Names vs. Words: Strings for Identity vs. Strings for Information

There is a long-standing tradition of distinguishing names from words — although it is not formally codified (even language itself is not “set in stone”, but rather is undergoing constant evolution — much like a living being), it can be roughly said that whereas words are in the (or a) dictionary, names are strings listed on specialized lists (e.g. baby names, trademark names, names identifying a company, product, service, etc.).

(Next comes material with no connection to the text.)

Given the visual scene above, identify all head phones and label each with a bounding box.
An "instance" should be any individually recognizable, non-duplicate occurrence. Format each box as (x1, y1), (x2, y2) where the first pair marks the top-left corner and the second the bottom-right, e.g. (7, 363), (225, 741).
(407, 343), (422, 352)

The purpose of names is to identify, and ideally a name should uniquely identify something (or someone). In an ideal world, a name would signify just one thing and exclude everything else. Try to explain that to John or to Joe or to Jane Doe and you will quickly realize we do not live in an ideal world. It seems that so-called “last” names were introduced several hundred years ago in order to more specifically exclude other Johns and other Joes … and perhaps some day soon we will again have to figure out how to make names like Jane Doe uniquely refer to this Jane and not that Jane.

Such thinking is what leads many to think that the most perfect name is a name which is the most extremely exclusive. Rare is good, unique is best.

Names have some similarity to words in selecting particular things, but they are also crucially different. Certainly no one would ever want to confuse eating with sleeping, and to mix up sex with rex would make many actors and tyrransauri in heaven rather “most irate”. Language does aim to specify, but it does not aim to specify uniquely. We eat many times over, we sleep many times over, we do and experience all sorts of things over and over again — more or less.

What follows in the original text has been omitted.